[Excerpts from a spatial dataset]
## begin

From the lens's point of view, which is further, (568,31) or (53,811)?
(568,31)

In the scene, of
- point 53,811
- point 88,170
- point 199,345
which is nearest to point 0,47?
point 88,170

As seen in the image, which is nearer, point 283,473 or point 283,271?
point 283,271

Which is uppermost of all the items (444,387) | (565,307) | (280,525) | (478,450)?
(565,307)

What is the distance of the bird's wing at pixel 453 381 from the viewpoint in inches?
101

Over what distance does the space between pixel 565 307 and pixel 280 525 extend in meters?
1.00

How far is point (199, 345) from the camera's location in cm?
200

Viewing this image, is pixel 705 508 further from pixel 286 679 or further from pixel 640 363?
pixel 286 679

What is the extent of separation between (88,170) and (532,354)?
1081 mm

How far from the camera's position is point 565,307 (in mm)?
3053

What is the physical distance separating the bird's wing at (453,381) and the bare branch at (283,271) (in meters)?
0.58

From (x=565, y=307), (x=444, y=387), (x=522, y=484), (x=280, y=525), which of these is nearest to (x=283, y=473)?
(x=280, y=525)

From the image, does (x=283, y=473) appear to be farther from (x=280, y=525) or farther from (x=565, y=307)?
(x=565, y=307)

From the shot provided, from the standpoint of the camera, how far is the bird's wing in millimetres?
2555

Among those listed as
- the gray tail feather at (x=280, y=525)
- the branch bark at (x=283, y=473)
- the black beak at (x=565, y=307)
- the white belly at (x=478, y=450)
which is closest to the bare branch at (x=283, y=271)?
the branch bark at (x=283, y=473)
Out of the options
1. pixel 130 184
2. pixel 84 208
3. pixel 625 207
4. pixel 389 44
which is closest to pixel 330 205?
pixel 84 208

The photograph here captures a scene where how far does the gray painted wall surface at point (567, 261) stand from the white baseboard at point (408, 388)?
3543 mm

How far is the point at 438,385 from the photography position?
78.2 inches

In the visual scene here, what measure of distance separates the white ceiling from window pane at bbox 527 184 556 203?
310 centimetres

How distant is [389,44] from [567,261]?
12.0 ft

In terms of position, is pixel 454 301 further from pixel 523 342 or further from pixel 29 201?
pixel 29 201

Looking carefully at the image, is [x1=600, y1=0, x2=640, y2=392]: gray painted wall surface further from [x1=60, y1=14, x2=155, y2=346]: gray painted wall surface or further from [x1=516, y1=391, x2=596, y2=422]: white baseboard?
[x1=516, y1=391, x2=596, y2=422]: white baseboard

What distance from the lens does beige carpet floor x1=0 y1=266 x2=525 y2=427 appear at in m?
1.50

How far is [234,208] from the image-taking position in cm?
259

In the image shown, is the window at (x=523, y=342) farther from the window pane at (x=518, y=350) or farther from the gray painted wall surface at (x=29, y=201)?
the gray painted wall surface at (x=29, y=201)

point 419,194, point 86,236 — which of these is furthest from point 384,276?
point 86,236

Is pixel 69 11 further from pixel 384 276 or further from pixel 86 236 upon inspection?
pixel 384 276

## end

What is needed
Copy every line verbatim.

Completed exercise
From the lens's point of view, which is further, (568,31) or (53,811)?
(568,31)

In the scene, of
- point 53,811
- point 88,170
- point 199,345
which is nearest to point 0,47?
point 88,170

As seen in the image, which is nearer, point 283,473 or point 283,271?
point 283,271

Which is uppermost of all the items (444,387) | (565,307) | (280,525) | (478,450)?
(565,307)

What is the distance of the bird's wing at pixel 453 381 from the viewpoint in inches?
101

Over what distance does the space between pixel 565 307 and pixel 280 525 extend in meters?
1.00

How far is point (199, 345) from the camera's location in cm?
200

Viewing this image, is pixel 705 508 further from pixel 286 679 or further from pixel 640 363?
pixel 286 679

What is the extent of separation between (88,170) and (532,354)?
1081 mm

How far from the camera's position is point 565,307 (in mm)?
3053

What is the physical distance separating the bird's wing at (453,381) and the bare branch at (283,271) (in meters)?
0.58

From (x=565, y=307), (x=444, y=387), (x=522, y=484), (x=280, y=525), which of these is nearest to (x=283, y=473)?
(x=280, y=525)

From the image, does (x=283, y=473) appear to be farther from (x=280, y=525) or farther from (x=565, y=307)?
(x=565, y=307)

From the shot provided, from the standpoint of the camera, how far is the bird's wing in millimetres?
2555

Among those listed as
- the gray tail feather at (x=280, y=525)
- the branch bark at (x=283, y=473)
- the black beak at (x=565, y=307)
- the white belly at (x=478, y=450)
which is closest to the bare branch at (x=283, y=271)?
the branch bark at (x=283, y=473)
Out of the options
1. pixel 130 184
2. pixel 84 208
3. pixel 625 207
4. pixel 389 44
which is closest to pixel 330 205?
pixel 84 208

The photograph here captures a scene where how far does the gray painted wall surface at point (567, 261) stand from the white baseboard at point (408, 388)?
3543 mm

How far is the point at 438,385 from the photography position?
78.2 inches

In the visual scene here, what measure of distance separates the white ceiling from window pane at bbox 527 184 556 203?
310 centimetres

How distant is [389,44] from [567,261]?
12.0 ft

In terms of position, is pixel 454 301 further from pixel 523 342 or further from pixel 29 201?
pixel 29 201

Looking carefully at the image, is [x1=600, y1=0, x2=640, y2=392]: gray painted wall surface further from [x1=60, y1=14, x2=155, y2=346]: gray painted wall surface or further from [x1=516, y1=391, x2=596, y2=422]: white baseboard?
[x1=516, y1=391, x2=596, y2=422]: white baseboard

What distance from the lens does beige carpet floor x1=0 y1=266 x2=525 y2=427 appear at in m?
1.50

How far is [234,208] from the image-taking position in cm?
259

In the image shown, is the window at (x=523, y=342) farther from the window pane at (x=518, y=350) or farther from the gray painted wall surface at (x=29, y=201)?
the gray painted wall surface at (x=29, y=201)

point 419,194, point 86,236 — which of these is furthest from point 384,276?
point 86,236

Is pixel 69 11 further from pixel 384 276 or further from pixel 86 236 upon inspection?
pixel 384 276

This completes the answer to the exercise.